Reading passage.

....................

Robert Lewis May sitting behind his desk with copies of the Rudolph the Red-Nosed Reindeer books standing up.

Rudolph the Red-Nosed Reindeer Is a Chicagoan

Robert Lewis May wrote the original Rudolph story. Image: Chicago Tribune / TCA

You likely recall that Rudolph the Red-Nosed Reindeer is the most famous reindeer of all. But did you know that Rudolph was born in Chicago?

“Rudolph the Red-Nosed Reindeer is completely a Chicago concoction,” Kori Rumore, a reporter who has covered the topic for the Chicago Tribune, told Chicago Stories.

In 1939, a man named Robert Lewis May was working as a catalog copywriter for mail order and retail giant Montgomery Ward. The company approached him with an idea. They were looking for a way to attract more customers to their toy department to keep up with Sears, their main competitor. Executives came up with the idea to have May, who was known for being a clever writer, compose a children’s story that would be distributed in stores around the holidays. May was a creative man at heart who had once aspired to write novels.

“He was tired of writing copy about…how to sell a white button-down shirt,” Rumore said. “This was really up his alley.”

The result was a 32-page children’s booklet of rhyming verse that follows Rudolph from outcast, teased for his bright red nose, to hero who helps guide Santa and the eight other reindeer on a dark, foggy Christmas Eve.

“I need you,” said Santa, “to help me tonight…
To lead all the deer on the rest of my flight.”
And Rudolph broke out into such a big grin,
It almost connected his ears and his chin!

Rudolph the Red-Nosed Reindeer, 1939

Montgomery Ward staff artist Denver Gillen, who visited the Lincoln Park Zoo with May and his daughter to get a better look at the reindeer, illustrated the story.

....................

[Extracted data entries]
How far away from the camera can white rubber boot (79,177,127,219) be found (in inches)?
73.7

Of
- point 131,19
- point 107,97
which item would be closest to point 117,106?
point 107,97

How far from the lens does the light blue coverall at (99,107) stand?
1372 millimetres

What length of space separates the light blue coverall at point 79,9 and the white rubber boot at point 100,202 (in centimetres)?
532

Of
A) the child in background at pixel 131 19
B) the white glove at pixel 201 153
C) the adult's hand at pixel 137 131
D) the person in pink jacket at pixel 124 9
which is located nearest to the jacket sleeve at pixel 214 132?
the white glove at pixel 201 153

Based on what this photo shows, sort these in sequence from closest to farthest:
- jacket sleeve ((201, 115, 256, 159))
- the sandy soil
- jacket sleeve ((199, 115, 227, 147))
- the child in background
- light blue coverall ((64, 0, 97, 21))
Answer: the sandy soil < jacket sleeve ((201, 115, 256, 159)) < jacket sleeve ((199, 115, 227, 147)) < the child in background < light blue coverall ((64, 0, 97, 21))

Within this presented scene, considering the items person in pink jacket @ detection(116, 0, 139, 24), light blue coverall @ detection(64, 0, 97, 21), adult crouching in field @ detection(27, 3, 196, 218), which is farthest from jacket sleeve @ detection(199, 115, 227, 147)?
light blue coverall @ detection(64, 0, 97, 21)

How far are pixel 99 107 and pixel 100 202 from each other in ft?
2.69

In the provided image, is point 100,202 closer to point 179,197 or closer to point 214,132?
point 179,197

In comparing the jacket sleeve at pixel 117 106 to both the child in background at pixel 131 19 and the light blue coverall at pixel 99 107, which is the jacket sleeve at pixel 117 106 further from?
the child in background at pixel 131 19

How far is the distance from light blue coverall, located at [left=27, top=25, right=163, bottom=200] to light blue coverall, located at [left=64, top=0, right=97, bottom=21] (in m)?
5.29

....................

Exercise requirements.
[1] In the Rudolph passage, which company employed Robert Lewis May as a catalog copywriter in 1939?
[2] Reproduce the stretch of the Rudolph passage from "Robert Lewis May sitting" through "told Chicago Stories.".
The listing has no connection to the Rudolph passage.

Answers to the exercises.
[1] Montgomery Ward.

[2]
Robert Lewis May sitting behind his desk with copies of the Rudolph the Red-Nosed Reindeer books standing up.

Rudolph the Red-Nosed Reindeer Is a Chicagoan

Robert Lewis May wrote the original Rudolph story. Image: Chicago Tribune / TCA

You likely recall that Rudolph the Red-Nosed Reindeer is the most famous reindeer of all. But did you know that Rudolph was born in Chicago?

“Rudolph the Red-Nosed Reindeer is completely a Chicago concoction,” Kori Rumore, a reporter who has covered the topic for the Chicago Tribune, told Chicago Stories.